For the validation, we consider run 1 in Table 2, while assuming that the overburden and underburden have the same thermal properties as suggested by the original authors of Eq. 21. To implement Eq. 21 in the numerical scheme (Eqs. 1820), the heating fluid is taken as saturated steam. Hence, at the steam temperature of 250 °C, the corresponding injection pressure is approximately 3.973 × 106 Pa.

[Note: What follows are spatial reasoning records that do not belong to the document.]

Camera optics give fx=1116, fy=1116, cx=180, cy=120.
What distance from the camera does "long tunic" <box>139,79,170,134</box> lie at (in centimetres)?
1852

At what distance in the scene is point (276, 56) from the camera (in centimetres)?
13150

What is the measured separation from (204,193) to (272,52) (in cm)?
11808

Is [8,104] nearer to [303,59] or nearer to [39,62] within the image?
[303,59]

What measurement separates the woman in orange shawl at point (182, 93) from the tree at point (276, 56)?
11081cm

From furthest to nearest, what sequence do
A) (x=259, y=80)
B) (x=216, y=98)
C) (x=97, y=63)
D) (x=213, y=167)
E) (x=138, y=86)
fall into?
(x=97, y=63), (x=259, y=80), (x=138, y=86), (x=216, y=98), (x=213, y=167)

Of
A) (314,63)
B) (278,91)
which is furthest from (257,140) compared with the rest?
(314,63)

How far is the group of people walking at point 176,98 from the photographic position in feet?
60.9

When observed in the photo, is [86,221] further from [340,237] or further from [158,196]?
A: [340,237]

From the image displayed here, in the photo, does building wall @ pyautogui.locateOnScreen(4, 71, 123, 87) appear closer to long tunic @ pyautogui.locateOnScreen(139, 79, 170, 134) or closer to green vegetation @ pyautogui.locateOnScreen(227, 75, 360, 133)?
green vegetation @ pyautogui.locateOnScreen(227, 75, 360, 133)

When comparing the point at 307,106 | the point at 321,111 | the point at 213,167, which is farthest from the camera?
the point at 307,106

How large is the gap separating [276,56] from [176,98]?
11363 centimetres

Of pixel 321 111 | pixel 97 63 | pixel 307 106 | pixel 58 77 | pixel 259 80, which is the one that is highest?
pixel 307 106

For the case of 1000 days of continuous heating, Fig. 5 shows that the results of the proposed model and that using the overall heat-transfer coefficient from Zolotukhin (1979) are comparable. The difference between the two profiles towards the boundary is attributed to the non-inclusion of thermal resistance across the reservoir-boundary walls in the evaluation of the quantity U with the Zolotukhin (1979) model. This point is reinforced with the same run, but reducing the thickness of both interface walls to 0.3 m, thus reducing the thermal resistances of the walls by an order of magnitude. As shown in Fig. 6, the proposed model yields a lower reservoir temperature profile in response to reduced thermal resistances of the walls. But, contrary to expectation, the results of Zolotukhin (1979) remain unchanged between Figs. 5 and 6. The insensitivity of Zolotukhin (1979) to this perturbation is not surprising, considering that Eq. 21 is inherently devoid of the resistance (thickness and conductivity) of the walls.

Fig. 5
figure 5

Proposed versus Zolotukhin (1979) models for run 1 (t = 1000 days; zb = zc = 3 m)

Fig. 6
figure 6

Proposed versus Zolotukhin (1979) models for run 1 (t = 1000 days; zb = zc = 0.3 m)

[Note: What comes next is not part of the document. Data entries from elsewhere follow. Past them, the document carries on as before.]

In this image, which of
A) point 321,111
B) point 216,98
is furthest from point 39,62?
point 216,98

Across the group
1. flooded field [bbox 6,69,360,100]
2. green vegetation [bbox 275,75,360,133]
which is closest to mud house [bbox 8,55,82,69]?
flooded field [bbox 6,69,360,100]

The implication of this comparative evaluation is that in immature floods, in which the thermal front is still very much distant from the reservoir boundaries, the proposed and Zolotukhin (1979) models would yield similar temperature profiles. However, as the flood matures in terms of the thermal front reaching the boundaries, the results of the two models would exhibit increasing divergence. Therefore, in the formulation and simulation of realistic thermal floods, it is imperative to ensure appropriate description of the thermal resistances associated with the boundary layers and adjoining formations. As evident in this work, the overall heat-transfer coefficient offers a reasonable approach to capture and integrate the relevant boundary, overburden and underburden thermal resistances in the formulation and solution of thermal-flood problems.

Conclusion

To improve the description of thermal losses through the cap and base rocks, convective heat-loss equation has been applied to the 1D modelling of heat transport in petroleum reservoirs. This application covers the non-isothermal conditions of adiabatic and non-adiabatic behaviours, as well as isothermal boundaries. Numerical solutions of the resulting system of PDEs are provided for all these possible conditions.

This modelling approach takes advantage of the well-established theory of heat exchangers. The proposed method explicitly accounts for the effects of the fluids saturating the adjoining geologic systems, as well as the characteristics of the boundary layers (walls separating the reservoir from the cap and base rocks) on the rate of reservoir heating. It offers insights into the relative impacts of these variables on the performance of a thermal flood. Comparison of the proposed method with another analytical model shows satisfactory performance and highlights the relative advantage of the former.

From detailed sensitivity tests performed on different combinations of saturating fluids in the adjacent geologic systems, it is concluded that thermal floods are sensitive to heat losses through the boundaries and the prevailing boundary conditions, which are largely influenced by the adjacent formations. More importantly, apart from the early times when the heated volume is relatively limited, the simulation results indicate that neither an adiabatic nor a semi-infinite reservoir assumption is a good approximation for most realistic thermal floods. Otherwise, there is a high chance that reservoir performance and project value would be grossly overestimated, hence putting large investments at risk. In addition, there is the associated risk that the potential environmental impacts of a thermal flood will be under-estimated, which may further jeopardise the project.